---------- Extrait choisi
Le marathon législatif de la loi de refondation de l’Ecole s’est ouvert le 21 mai au Sénat. Chaque groupe parlementaire a fait connaitre son sentiment sur le texte issu de la commission. Les écologistes et le groupe CRC (communiste) laissent planer le doute sur leur vote, indispensable pour que la loi soit adoptée au Sénat.
Il aura fallu 3 heures de discours, de 21h40 à 24h30, pour que chacun des groupes parlementaires puisse préciser son sentiment sur le projet de loi. C’est que le débat en séance, prévu du 21 au 24 mai, s’annonce assez long puisque pas moins de 532 amendements ont été déposés.
--------------------
---------- Bloc de données
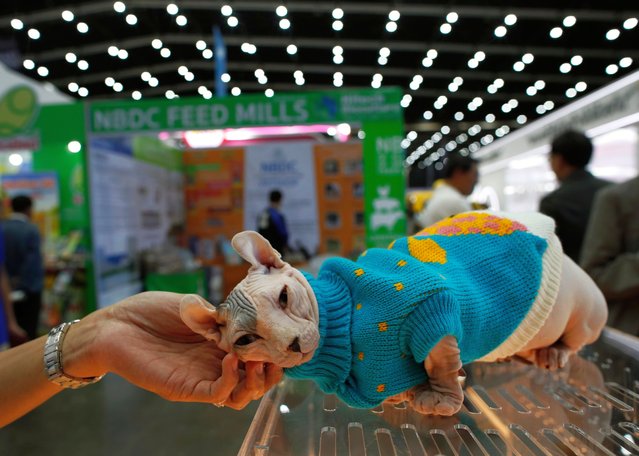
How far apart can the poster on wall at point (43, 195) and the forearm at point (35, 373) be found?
4482 mm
--------------------
Travail demandé
1. Dans l'extrait sur la loi de refondation de l'École, combien d'amendements ont été déposés pour le débat en séance ?
2. Prolongez l'extrait sur la loi de refondation de l'École en reprenant après sa dernière phrase.

Résultats obtenus
1. 532 amendements ont été déposés.

2.
Le projet éducatif de l’UMP
Deux chefs de file dominent à l’UMP, même s’ils ont réussi à coordonner leurs amendements. Jacques Legendre déplore les 60 000 postes promis pour l’éducation puisqu’ils « déséquilibrent la Fonction publique » et pratiquement menacent la défense nationale. Pire encore, la loi a « un parfum de pédagogisme ». C’est que les options de J Legendre dont à l’opposé du texte de V Peillon. Pour J Legendre l’école doit se replier sur les fondamentaux. Ce n’est donc pas la scolarisation à 2 ans qui compte mais la GS et le CP. Plus tard le collège unique « nuit aux élèves en difficultés ». Les enseignants ont besoin d’un « solide formation disciplinaire » quand les Espe tendent à s’éloigner des universités. Pour lui, par pure idéologie, le gouvernement revient sur des dispositions importantes adoptées par la majorité précédente. Pour l’UMP, il faut créer un cycle unique allant de la GS au CE1 et faire débuter la scolarité obligatoire à cinq ans. Il s’agit également de donner la priorité à l’acquisition des fondamentaux, sachant que les difficultés des élèves dès les premières années se répercutent sur le reste de leur scolarité si elles ne sont pas prises en compte et résolues dès leur apparition. Faire de l’apprentissage de la lecture et des fondamentaux une priorité absolue nécessite de revoir le dispositif d’évaluation des enseignants et des élèves.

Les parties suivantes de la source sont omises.